REQUIRED WORK:
With the pictures left out, please return exactly the line holding "(A) I hope to" and each following line until the entries end.

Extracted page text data
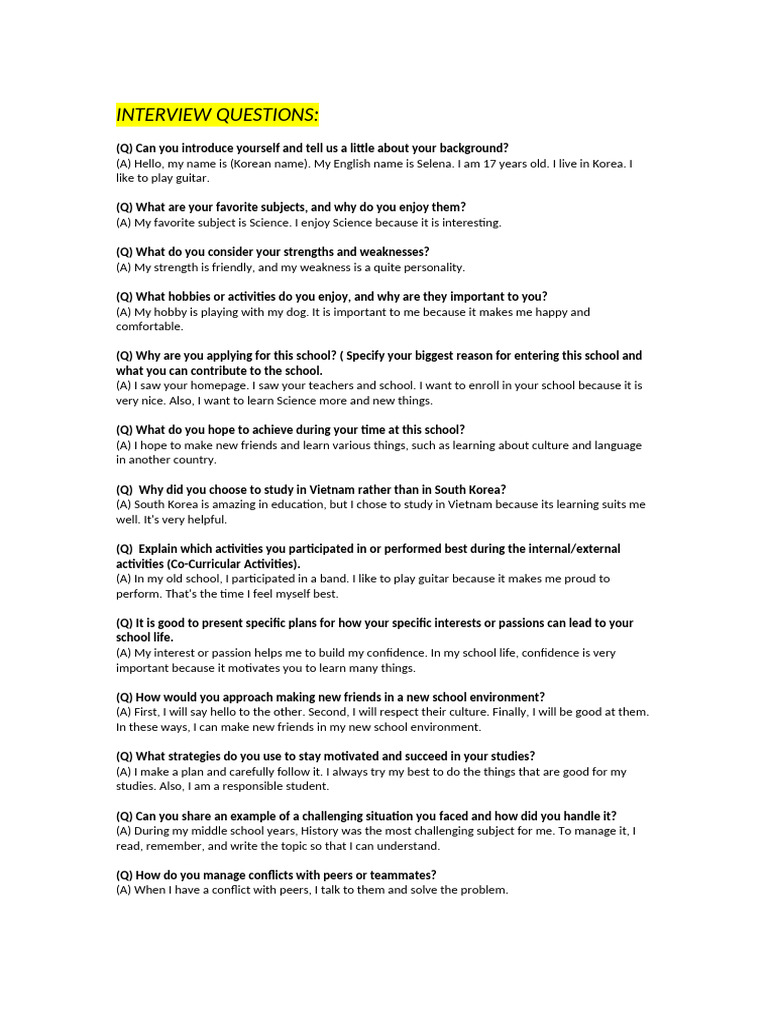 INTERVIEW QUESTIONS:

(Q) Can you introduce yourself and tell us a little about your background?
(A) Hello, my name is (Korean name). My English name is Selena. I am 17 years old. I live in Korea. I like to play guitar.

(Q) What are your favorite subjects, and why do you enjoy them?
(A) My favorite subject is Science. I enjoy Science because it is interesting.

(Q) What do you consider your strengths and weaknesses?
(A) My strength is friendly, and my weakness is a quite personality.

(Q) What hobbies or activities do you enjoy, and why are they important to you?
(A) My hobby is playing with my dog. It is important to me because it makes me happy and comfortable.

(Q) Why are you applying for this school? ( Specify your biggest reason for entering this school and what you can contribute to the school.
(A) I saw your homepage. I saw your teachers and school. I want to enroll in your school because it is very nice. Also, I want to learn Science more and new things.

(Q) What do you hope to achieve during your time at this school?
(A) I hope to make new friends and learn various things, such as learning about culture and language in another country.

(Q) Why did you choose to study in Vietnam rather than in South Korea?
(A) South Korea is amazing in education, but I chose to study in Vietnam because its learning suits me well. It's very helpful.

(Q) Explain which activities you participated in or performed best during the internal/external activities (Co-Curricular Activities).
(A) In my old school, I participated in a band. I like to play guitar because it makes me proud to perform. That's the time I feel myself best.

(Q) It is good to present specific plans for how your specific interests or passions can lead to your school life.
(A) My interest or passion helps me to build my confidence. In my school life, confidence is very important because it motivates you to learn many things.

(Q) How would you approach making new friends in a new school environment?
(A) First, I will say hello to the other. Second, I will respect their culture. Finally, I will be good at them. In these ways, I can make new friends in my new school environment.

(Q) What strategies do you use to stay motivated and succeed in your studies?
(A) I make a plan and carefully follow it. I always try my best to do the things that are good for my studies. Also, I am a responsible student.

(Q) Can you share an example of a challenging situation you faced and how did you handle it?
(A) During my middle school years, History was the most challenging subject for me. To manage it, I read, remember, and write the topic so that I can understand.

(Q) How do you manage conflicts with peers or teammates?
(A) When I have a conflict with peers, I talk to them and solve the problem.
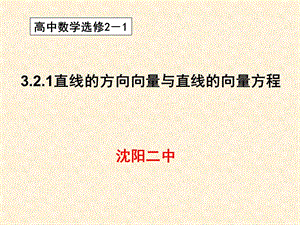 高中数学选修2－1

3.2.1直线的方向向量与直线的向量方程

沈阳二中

RESULT FOR THIS TASK:
(A) I hope to make new friends and learn various things, such as learning about culture and language in another country.

(Q) Why did you choose to study in Vietnam rather than in South Korea?
(A) South Korea is amazing in education, but I chose to study in Vietnam because its learning suits me well. It's very helpful.

(Q) Explain which activities you participated in or performed best during the internal/external activities (Co-Curricular Activities).
(A) In my old school, I participated in a band. I like to play guitar because it makes me proud to perform. That's the time I feel myself best.

(Q) It is good to present specific plans for how your specific interests or passions can lead to your school life.
(A) My interest or passion helps me to build my confidence. In my school life, confidence is very important because it motivates you to learn many things.

(Q) How would you approach making new friends in a new school environment?
(A) First, I will say hello to the other. Second, I will respect their culture. Finally, I will be good at them. In these ways, I can make new friends in my new school environment.

(Q) What strategies do you use to stay motivated and succeed in your studies?
(A) I make a plan and carefully follow it. I always try my best to do the things that are good for my studies. Also, I am a responsible student.

(Q) Can you share an example of a challenging situation you faced and how did you handle it?
(A) During my middle school years, History was the most challenging subject for me. To manage it, I read, remember, and write the topic so that I can understand.

(Q) How do you manage conflicts with peers or teammates?
(A) When I have a conflict with peers, I talk to them and solve the problem.
 高中数学选修2－1

3.2.1直线的方向向量与直线的向量方程

沈阳二中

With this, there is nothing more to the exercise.